The introduction of invasive species has been a major threat to most aquatic habitats within the Hawaiian Islands and has been the main cause of the decline in population numbers for Megalagrion xanthomelas. Invasive fish species that are introduced to the Hawaiian Island habitats have increased the vulnerability of many Odonata species, including Megalagrion xanthomelas. "Some of these invasive fish species include Xiphophorus helleri, Poecilia mexicana, Poecilia reticulata, and Gambusia". Populations of Megalagrion xanthomelas are higher in areas without any introduction of invasive fish species compared to areas that have invasive fish species. Megalagrion xanthomelas can survive with the presence of some invasive species including carp and apple snails. The introduction of invasive species does not only introduce predators into the environment but also introduces new diseases and parasites to which native species, like Megalagrion xanthomelas, have no resistance.

=== Weather ===
Megalagrion xanthomelas is extremely sensitive to increased salinity levels and any fluctuation outside the normal range of salinity, which can lead to a decline in population numbers. Anchialine ponds, which are the most common habitat for orangeblack Hawaiian damselflies, are very susceptible to increased groundwater withdrawals leading to an increase in the salinity level.

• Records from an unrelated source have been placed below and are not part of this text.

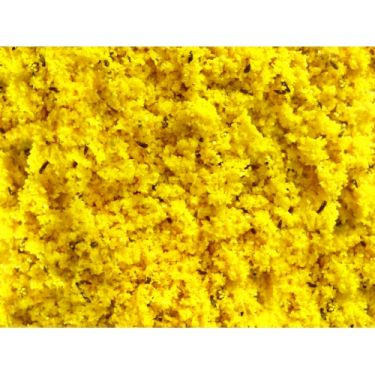 Naturline Αυγοτροφή Κίτρινη
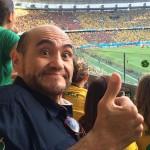"""""""Chapolin Colorado"""" invade a rede das imagens da Copa entre 16 e 17 de junho"""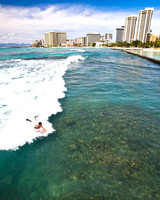 hawaii experience oahu surfing waikiki tourism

An increase in salinity level results in an increase in osmolarity, creating a higher demand for osmoregulation. The survival of naiads starts to decrease since this stage of the life cycle no longer has a chorion or the ability to osmoregulate. If naiads do not survive, then whole populations have the potential to be wiped out before the adults have a chance to breed again.

== Conservation methods ==

=== Research studies ===
There has been very little research completed on the species Megalagrion xanthomelas. Scant information is available on the orangeblack Hawaiian damselfly, making it difficult to learn how the species behaves, functions within its habitat, and how to better protect this endangered species from becoming extinct. To help protect the orangeblack Hawaiian damselfly from extinction, baseline research needs to be conducted and completed so conservation biologists, or anyone who wants to help protect this species, has the right information. Comparative studies between the responses of younger and older life stages to the salinity level of the water source can help determine what information is needed to increase their survival rate within their habitat. Focus primarily on the naiad since that stage of the life cycle is completed in the water and has no way to osmoregulate or protect itself from the high salinity levels that might occur within its habitat.

=== Habitat stability ===
The habitat for Megalagrion xanthomelas is commonly anchialine ponds that are very susceptible to pollution, degradation, alteration, and the introduction of invasive species. Pollutants and sediment pushed into water sources around construction sites and roads results in poor water quality in orangeblack Hawaiian damselfly habitats. To ensure the habitat is sufficient for them to reproduce and create more anchialine populations, strong conservation measures to preserve anchialine pond water quality and quantity are necessary. Environmental degradation of orangeblack Hawaiian damselfly habitats also occurs due to urbanization, i.e. constructing developments or roads into their habitats. Urbanization decreases habitat size, resulting in populations of Megalagrion xanthomelas being confined into small areas not suitable for their species or number. Confining them within a smaller habitat area makes them more susceptible to predators and invasive species. If there are too many different types of invasive species within the original habitat for Megalagrion xanthomelas, the best conservation method is to relocate the populations since invasive species are hard to maintain and eradicate once they are established. Whether the orangeblack Hawaiian damselfly is relocated to another natural anchialine pond or an artificially made one, the species will be able to reestablish itself without the influence of invasive species.